::: EXTRAIT FOURNI

Le refus à la fois de la création d'un comité de politique forestière et d'un
gestionnaire commun pour les petits propriétaires forestiers de moins de dix
hectares nous semble également dommageable.
Nous regrettons aussi le vote d'un amendement excluant les agriculteurs d'une
formation spécifique pour exercer des métiers liés au bois et à la forêt.
Mais je vais arrêter là ces quelques critiques et dire que, sur le fond, nous
faisons nôtres les avancées apportées par le Sénat, qui a réaffirmé, comme
l'avaient fait les députés, la mise en place d'une filière bois et de produits
de qualité.
La suppression de la taxe de défrichement a été votée. Il s'agit d'une
excellente avancée.
Nous nous réjouissons de voir évoluer très favorablement l'idée d'un fonds
d'épargne forestier, avec la création d'une commission parlementaire qui doit
aborder cette question primordiale du projet de loi.
Je pourrais citer encore nombre de points très positifs.
Par conséquent, malgré ses quelques réserves, le groupe socialiste votera ce
texte, tout en restant vigilant dans l'attente des prochaines lectures de
celui-ci à l'Assemblée nationale et dans notre hémicycle.

::::::
::: DONNÉES PRÉSENTÉES

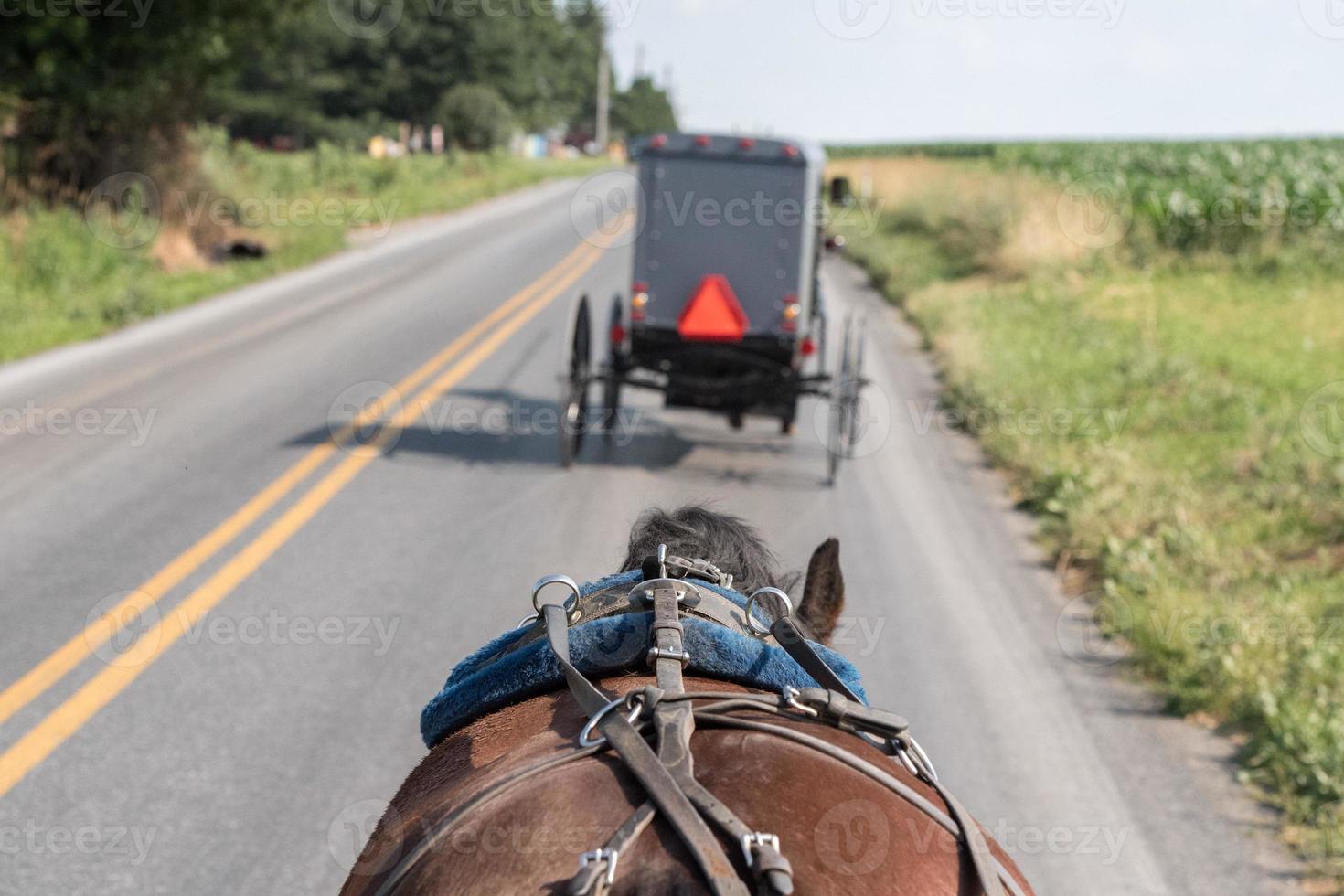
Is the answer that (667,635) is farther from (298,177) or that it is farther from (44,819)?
(298,177)

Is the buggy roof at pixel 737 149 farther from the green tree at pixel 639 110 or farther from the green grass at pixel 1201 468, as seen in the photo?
the green tree at pixel 639 110

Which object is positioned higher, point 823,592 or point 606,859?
point 606,859

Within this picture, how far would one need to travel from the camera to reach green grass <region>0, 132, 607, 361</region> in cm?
1422

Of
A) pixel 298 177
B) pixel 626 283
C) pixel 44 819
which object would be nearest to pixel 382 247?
pixel 298 177

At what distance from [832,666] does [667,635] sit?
1.28ft

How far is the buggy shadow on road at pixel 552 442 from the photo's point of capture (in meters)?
9.58

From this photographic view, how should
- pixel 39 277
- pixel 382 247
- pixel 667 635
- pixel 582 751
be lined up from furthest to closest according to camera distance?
pixel 382 247 < pixel 39 277 < pixel 667 635 < pixel 582 751

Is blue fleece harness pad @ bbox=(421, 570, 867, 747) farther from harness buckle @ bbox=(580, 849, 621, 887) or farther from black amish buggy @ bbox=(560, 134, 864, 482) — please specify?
black amish buggy @ bbox=(560, 134, 864, 482)

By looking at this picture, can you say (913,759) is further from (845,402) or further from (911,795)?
(845,402)

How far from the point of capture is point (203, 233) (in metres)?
20.2

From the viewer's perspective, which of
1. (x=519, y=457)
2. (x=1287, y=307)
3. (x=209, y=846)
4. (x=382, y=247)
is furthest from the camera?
(x=382, y=247)

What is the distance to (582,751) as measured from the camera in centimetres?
186

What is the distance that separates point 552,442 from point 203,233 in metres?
12.2

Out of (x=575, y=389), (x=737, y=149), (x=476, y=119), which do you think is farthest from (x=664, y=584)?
(x=476, y=119)
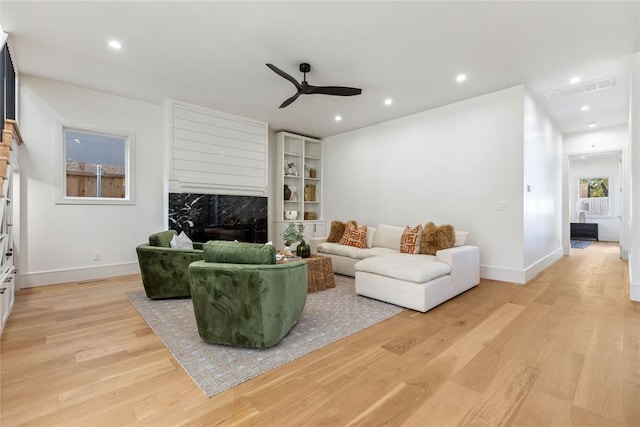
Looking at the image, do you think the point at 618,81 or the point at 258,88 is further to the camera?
the point at 258,88

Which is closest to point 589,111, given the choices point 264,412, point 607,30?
point 607,30

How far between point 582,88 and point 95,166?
7310mm

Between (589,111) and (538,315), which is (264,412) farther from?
(589,111)

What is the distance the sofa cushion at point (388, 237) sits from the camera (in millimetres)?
4820

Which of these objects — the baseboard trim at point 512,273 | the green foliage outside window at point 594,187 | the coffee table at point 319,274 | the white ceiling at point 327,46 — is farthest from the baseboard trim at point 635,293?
the green foliage outside window at point 594,187

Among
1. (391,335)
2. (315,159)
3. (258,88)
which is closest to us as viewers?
(391,335)

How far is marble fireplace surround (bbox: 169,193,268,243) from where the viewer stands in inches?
191

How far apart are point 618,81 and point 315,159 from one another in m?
5.30

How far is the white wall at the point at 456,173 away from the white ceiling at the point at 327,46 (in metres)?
0.44

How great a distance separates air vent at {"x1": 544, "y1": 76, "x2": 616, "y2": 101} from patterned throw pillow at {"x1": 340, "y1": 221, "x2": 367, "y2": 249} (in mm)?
3481

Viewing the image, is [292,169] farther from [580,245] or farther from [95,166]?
[580,245]

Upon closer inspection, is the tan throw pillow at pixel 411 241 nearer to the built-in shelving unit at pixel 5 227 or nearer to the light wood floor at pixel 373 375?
the light wood floor at pixel 373 375

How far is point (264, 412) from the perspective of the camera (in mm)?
1532

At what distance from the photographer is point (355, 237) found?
497 centimetres
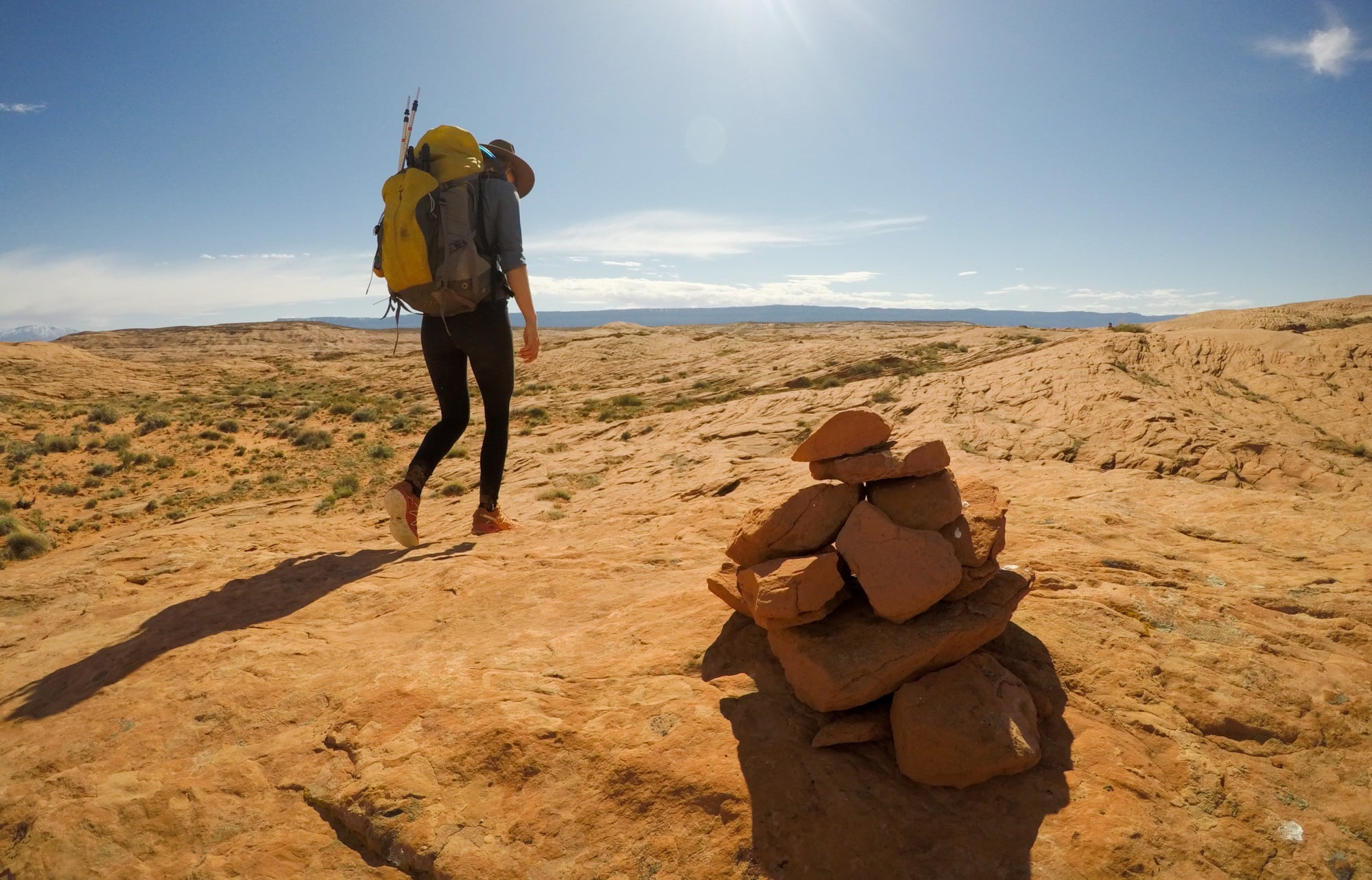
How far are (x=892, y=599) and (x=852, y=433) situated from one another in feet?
2.82

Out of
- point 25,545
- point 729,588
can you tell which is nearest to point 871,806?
point 729,588

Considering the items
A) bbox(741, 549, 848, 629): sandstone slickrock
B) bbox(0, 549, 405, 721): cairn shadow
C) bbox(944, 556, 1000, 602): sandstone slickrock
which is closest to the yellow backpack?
bbox(0, 549, 405, 721): cairn shadow

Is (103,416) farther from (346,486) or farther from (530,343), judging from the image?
(530,343)

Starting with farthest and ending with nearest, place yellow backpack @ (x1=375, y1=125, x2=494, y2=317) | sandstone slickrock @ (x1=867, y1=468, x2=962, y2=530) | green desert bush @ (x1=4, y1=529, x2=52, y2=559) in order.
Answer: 1. green desert bush @ (x1=4, y1=529, x2=52, y2=559)
2. yellow backpack @ (x1=375, y1=125, x2=494, y2=317)
3. sandstone slickrock @ (x1=867, y1=468, x2=962, y2=530)

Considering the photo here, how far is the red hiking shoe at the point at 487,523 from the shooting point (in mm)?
5988

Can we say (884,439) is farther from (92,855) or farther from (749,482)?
(749,482)

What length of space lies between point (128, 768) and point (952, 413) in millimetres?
8615

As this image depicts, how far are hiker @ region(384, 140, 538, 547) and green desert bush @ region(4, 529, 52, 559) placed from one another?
7.44 m

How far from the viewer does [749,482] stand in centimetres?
712

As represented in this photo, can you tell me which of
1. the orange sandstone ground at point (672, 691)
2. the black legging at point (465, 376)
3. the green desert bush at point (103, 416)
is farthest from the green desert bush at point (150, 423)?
the black legging at point (465, 376)

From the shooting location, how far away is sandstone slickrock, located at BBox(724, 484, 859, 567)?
315 centimetres

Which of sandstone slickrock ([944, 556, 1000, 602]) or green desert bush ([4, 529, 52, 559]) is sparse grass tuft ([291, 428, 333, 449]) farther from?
sandstone slickrock ([944, 556, 1000, 602])

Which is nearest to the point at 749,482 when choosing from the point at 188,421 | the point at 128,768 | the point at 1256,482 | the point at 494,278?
the point at 494,278

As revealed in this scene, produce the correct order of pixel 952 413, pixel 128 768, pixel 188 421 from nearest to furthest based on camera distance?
pixel 128 768, pixel 952 413, pixel 188 421
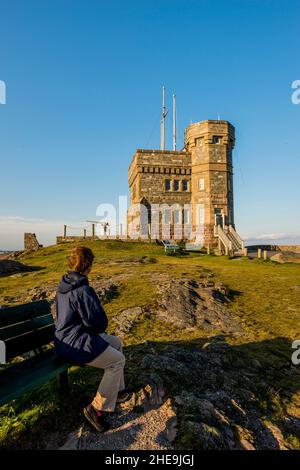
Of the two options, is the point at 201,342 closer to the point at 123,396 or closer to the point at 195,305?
the point at 195,305

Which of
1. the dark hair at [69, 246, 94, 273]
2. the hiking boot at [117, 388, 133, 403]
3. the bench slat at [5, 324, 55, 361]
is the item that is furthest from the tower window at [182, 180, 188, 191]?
the hiking boot at [117, 388, 133, 403]

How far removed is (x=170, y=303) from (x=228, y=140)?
31224 millimetres

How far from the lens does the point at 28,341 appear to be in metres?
4.30

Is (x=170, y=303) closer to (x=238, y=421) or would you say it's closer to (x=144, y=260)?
(x=238, y=421)

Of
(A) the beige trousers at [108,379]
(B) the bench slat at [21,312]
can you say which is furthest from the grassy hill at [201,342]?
(B) the bench slat at [21,312]

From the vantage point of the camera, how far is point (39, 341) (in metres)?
4.49

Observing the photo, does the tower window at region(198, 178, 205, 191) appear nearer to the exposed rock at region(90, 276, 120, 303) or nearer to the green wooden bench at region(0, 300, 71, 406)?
the exposed rock at region(90, 276, 120, 303)

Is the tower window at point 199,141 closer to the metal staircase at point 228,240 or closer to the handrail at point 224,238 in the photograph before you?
the metal staircase at point 228,240

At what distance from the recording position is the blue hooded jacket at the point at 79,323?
12.1 feet

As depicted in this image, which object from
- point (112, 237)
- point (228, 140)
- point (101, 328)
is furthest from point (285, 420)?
point (228, 140)

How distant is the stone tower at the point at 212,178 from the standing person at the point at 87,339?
31.8 metres

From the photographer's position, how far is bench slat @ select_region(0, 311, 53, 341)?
13.1 ft

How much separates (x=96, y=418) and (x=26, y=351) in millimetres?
1391

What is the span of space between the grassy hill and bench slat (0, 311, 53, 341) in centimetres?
84
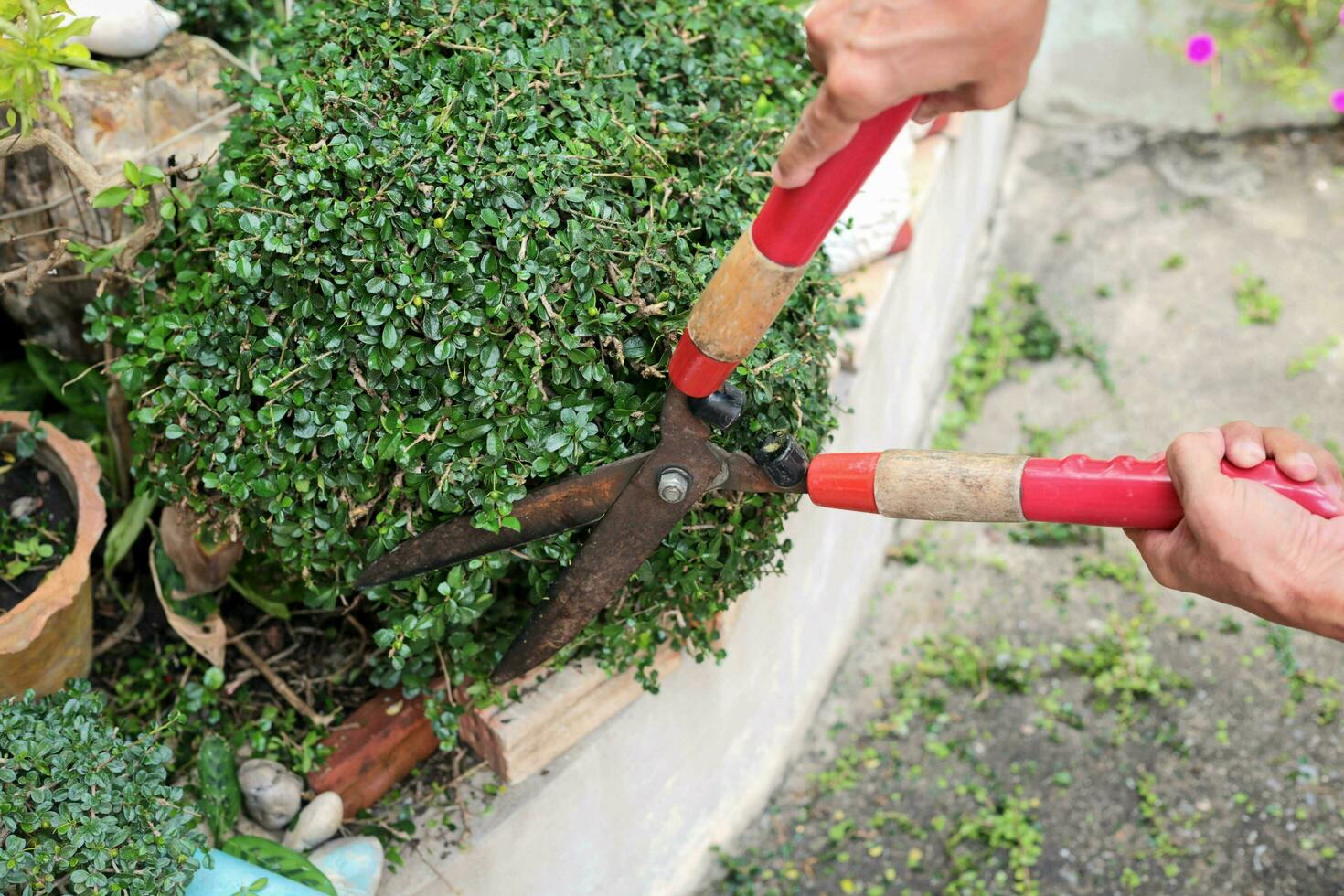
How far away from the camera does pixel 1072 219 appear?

::::::

◆ CONSIGNES À SUIVRE ◆
a – Pourriez-vous condenser le paragraphe de l'extrait sur la politique forestière qui commence par « Par conséquent, malgré ses quelques réserves » sans en perdre l'essentiel ?
b – Quelle suite donneriez-vous à l'extrait sur la politique forestière ? Écrivez quelques phrases qui prolongent le propos après sa dernière phrase.

◆ CORRIGÉ DE L'EXERCICE ◆
a – Malgré quelques réserves, le groupe socialiste votera le texte, tout en restant vigilant en attendant ses prochaines lectures à l'Assemblée nationale et dans son hémicycle.

b –
(Applaudissements sur toutes les travées.)
M. le président.
La parole est à M. Poniatowski.
M. Ladislas Poniatowski.
Monsieur le ministre, votre texte comportait de nombreux points forts, que
nous avons totalement soutenus et approuvés.
Ce sont notamment la gestion durable et multifonctionnelle de la forêt, la
compétitivité de la filière bois, une meilleure gestion des territoires, avec
de nouveaux outils de gestion comme les chartes de territoire forestier,
l'équilibre des écosystèmes, notamment grâce à la lutte contre les incendies et
au défrichement, l'organisation des institutions et de la profession, les
exigences de qualification professionnelle et de sécurité, l'assouplissement
des conditions de vente de l'ONF, l'extension du système de dation au paiement
des droits de succession sur la forêt.
Malheureusement, Il comportait aussi des points faibles ; nous les avons
dénoncés et nous avons tenté d'y remédier.
Le Sénat a effectué un formidable travail d'amendement avec, à sa tête, deux
généraux, nos rapporteurs Philippe François et Roland du Luart, qui ont
beaucoup travaillé sur le texte. Mais nous n'avons pas été en reste.
Nous avons pu, notamment, avec nos amendements, préciser les objectifs de la
politique forestière, apporter une meilleure protection aux propriétaires
forestiers privés et clarifier les conditions d'accueil du public.
Nous avons permis une meilleure association des différents partenaires au
programme forestier, au travers de l'information du public avec les chambres
d'agriculture, l'organisation professionnelle et la participation des
collectivités locales.
Nous avons également permis la création d'un instrument financier susceptible
de favoriser les investissements forestiers.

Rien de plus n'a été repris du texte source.